__Prompt A__
From the editorial about Riverview Psychiatric Center, list every person it names together with that person's title or position.
__Prompt B__
Carry on the editorial about staffing at Riverview Psychiatric Center, starting right after its final paragraph.

__Extract provided__
######

Mary Mayhew, commissioner of health and human services, and Jay Harper, superintendent of Riverview Psychiatric Center, acknowledged at a hearing Friday the challenges facing the state-run hospital, but also emphasized the progress they feel the facility has made since its federal certification was pulled in 2013.

Any good feelings inspired by those descriptions were tempered, however, by the testimony three days earlier from Riverview employees exhausted by thousands of hours of mandated overtime.

Those are the same concerns that have been voiced by staff members for some time, and the fact that employees say they feel as much pressure and stress as ever makes it imperative that open positions are filled without further delay.

The LePage administration is working on long-term solutions to the challenges facing Riverview. But first, Mayhew and Harper have to end the acute issues that are harming the well-being of hospital employees and putting patients at risk.

The employees testified at a forum organized by state Sen. Roger Katz, R-Augusta. Around 50 current and former staff members said they are being pushed to their limit by staffing shortages that have forced 18,000 to 24,000 hours of overtime in the last year.

A third of the hospital’s nursing positions and a tenth of the mental health worker posts are empty – 51 positions out of 364. Without enough people to cover shifts on a normal rotation, workers have been forced to take on overtime, and they often have their shifts extended for hours at the last minute, disrupting their home lives and leaving them tired at work when, for safety and efficacy, they need to be alert. As a result, employees are leaving, compounding an already bad situation.

To those employees, and the Government Oversight Committee, Mayhew and Harper said help is on the way. Twenty-nine vacancies have been filled since mid-December, they said, and overtime has been reduced by one-third in the last year. They continue to aggressively recruit workers, building a per-diem roster as a short-term fix, while considering shift changes, pay raises and other initiatives to hire and retain staff members.

######

__Given information__
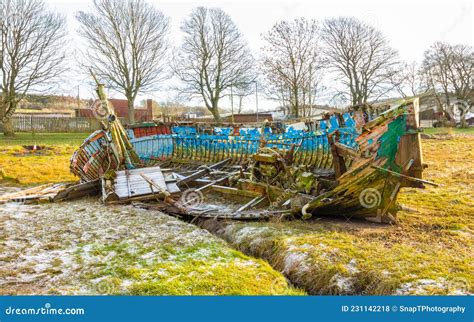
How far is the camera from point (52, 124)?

######

__Answer A__
- Mary Mayhew, commissioner of health and human services
- Jay Harper, superintendent of Riverview Psychiatric Center
- Roger Katz, state senator (R-Augusta)

__Answer B__
Other area hospitals, including MaineGeneral Medical Center and Togus, are involved in similar efforts, making recruitment more difficult at Riverview. (Officials have also blamed the “bad press” the state psychiatric hospital has generated.)

They said work since Harper’s hire in early 2014 has built a foundation upon which Riverview can now build. They have put new structures and expectations in place, they said, and as a result, there have been no patient-care violations in the last two years, and staff injuries have dropped from at least 20 a month a year ago to no more than nine a month now.

But none of that does any good if the staffing shortage continues to drive away experienced and capable employees. In his testimony to the Government Oversight Committee, Daniel Wathen, who, as court master, oversees the consent agreement that governs how Riverview must care for patients, said it well: “Their initiatives are good. (But) the staffing issues are killing their initiatives.”

Unflattering media coverage may indeed play a role in the hospital’s inability to attract employees. But the press didn’t make up the circumstances that first brought attention to the problems at Riverview, nor did it overstate the exasperation expressed by employees last week.

However, if officials, with the aid of the Legislature, can successfully fill the vacant positions and restore morale, hospital employees will no doubt become the hospital’s best advocates.